Below are the records; locate each line with the word "California" and copy it.

++++ DATA FOR ANALYSIS

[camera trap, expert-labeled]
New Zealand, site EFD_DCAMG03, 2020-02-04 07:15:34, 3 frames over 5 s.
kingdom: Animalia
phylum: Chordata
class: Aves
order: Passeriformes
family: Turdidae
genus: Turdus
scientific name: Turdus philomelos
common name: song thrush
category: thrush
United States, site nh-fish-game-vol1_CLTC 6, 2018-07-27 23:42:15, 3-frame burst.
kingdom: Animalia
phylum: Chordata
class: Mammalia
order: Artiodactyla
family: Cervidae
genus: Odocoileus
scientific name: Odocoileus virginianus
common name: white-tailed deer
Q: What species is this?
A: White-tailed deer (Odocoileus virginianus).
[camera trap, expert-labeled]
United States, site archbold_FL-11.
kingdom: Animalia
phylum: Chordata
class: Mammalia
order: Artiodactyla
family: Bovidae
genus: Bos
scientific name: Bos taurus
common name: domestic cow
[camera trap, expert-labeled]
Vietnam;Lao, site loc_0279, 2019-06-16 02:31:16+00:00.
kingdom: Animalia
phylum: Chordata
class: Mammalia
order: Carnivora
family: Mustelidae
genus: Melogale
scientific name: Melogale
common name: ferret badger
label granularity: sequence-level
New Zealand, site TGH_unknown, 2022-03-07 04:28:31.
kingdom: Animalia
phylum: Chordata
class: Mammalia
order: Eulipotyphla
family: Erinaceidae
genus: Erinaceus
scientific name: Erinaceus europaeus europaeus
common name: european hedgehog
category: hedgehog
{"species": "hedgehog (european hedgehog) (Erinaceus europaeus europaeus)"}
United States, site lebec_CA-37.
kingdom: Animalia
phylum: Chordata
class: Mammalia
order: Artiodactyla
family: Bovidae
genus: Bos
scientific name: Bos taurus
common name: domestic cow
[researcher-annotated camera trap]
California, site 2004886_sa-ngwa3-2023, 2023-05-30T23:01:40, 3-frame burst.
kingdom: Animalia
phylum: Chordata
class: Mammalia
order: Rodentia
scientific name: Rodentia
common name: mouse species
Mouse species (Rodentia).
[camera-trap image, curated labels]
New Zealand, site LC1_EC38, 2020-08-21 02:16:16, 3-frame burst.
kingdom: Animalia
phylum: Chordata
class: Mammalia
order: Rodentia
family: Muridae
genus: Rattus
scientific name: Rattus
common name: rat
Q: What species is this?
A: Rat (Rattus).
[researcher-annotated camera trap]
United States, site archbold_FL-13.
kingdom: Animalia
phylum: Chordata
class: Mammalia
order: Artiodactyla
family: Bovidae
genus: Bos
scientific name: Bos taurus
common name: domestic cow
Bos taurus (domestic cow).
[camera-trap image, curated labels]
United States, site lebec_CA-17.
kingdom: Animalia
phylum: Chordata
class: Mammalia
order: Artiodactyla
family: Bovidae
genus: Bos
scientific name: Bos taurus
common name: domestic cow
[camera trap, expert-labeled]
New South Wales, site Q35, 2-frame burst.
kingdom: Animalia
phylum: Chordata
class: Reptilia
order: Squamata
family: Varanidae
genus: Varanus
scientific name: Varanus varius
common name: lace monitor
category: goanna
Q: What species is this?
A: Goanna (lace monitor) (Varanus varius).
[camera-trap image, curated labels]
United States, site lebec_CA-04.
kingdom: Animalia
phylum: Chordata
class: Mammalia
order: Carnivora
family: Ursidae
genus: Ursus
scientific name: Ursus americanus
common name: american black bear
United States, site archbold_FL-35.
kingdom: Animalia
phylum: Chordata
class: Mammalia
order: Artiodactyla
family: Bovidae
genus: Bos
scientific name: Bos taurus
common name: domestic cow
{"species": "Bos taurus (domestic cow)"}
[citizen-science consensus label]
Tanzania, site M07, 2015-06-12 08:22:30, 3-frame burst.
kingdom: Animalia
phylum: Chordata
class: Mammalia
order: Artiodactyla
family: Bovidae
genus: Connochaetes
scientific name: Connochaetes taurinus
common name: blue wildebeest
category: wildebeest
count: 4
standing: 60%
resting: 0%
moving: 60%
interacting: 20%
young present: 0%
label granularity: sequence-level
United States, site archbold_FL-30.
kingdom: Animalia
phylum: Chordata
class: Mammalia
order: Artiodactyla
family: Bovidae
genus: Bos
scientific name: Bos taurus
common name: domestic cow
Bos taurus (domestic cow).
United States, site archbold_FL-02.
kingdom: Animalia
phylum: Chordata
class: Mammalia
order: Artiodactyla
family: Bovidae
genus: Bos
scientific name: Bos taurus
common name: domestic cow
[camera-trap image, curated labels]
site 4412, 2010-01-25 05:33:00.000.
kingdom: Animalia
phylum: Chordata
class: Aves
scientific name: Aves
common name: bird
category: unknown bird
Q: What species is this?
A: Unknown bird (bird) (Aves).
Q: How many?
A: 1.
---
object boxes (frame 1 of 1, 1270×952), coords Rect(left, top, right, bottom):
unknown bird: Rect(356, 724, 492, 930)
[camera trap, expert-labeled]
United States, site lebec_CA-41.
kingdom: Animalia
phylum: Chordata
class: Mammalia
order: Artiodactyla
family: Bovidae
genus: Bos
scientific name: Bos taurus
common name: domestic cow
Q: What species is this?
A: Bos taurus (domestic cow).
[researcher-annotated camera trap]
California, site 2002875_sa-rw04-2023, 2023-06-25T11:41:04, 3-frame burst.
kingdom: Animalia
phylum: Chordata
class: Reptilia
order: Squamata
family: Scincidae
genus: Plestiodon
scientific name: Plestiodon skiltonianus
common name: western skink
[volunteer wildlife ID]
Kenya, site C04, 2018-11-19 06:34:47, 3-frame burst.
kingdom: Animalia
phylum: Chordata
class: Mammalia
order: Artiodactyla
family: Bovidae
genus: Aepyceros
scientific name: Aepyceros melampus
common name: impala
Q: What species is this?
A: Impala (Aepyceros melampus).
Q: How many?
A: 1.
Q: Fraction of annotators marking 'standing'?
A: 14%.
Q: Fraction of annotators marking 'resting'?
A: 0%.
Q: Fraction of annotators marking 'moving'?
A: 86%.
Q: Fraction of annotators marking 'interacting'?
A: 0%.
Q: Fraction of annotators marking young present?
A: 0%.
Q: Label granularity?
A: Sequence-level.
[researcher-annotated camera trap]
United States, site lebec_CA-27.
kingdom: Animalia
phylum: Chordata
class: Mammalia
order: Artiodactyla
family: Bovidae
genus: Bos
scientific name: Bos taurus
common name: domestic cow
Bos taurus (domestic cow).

++++++++

[COMPLETED EXERCISE]
California, site 2004886_sa-ngwa3-2023, 2023-05-30T23:01:40, 3-frame burst.
California, site 2002875_sa-rw04-2023, 2023-06-25T11:41:04, 3-frame burst.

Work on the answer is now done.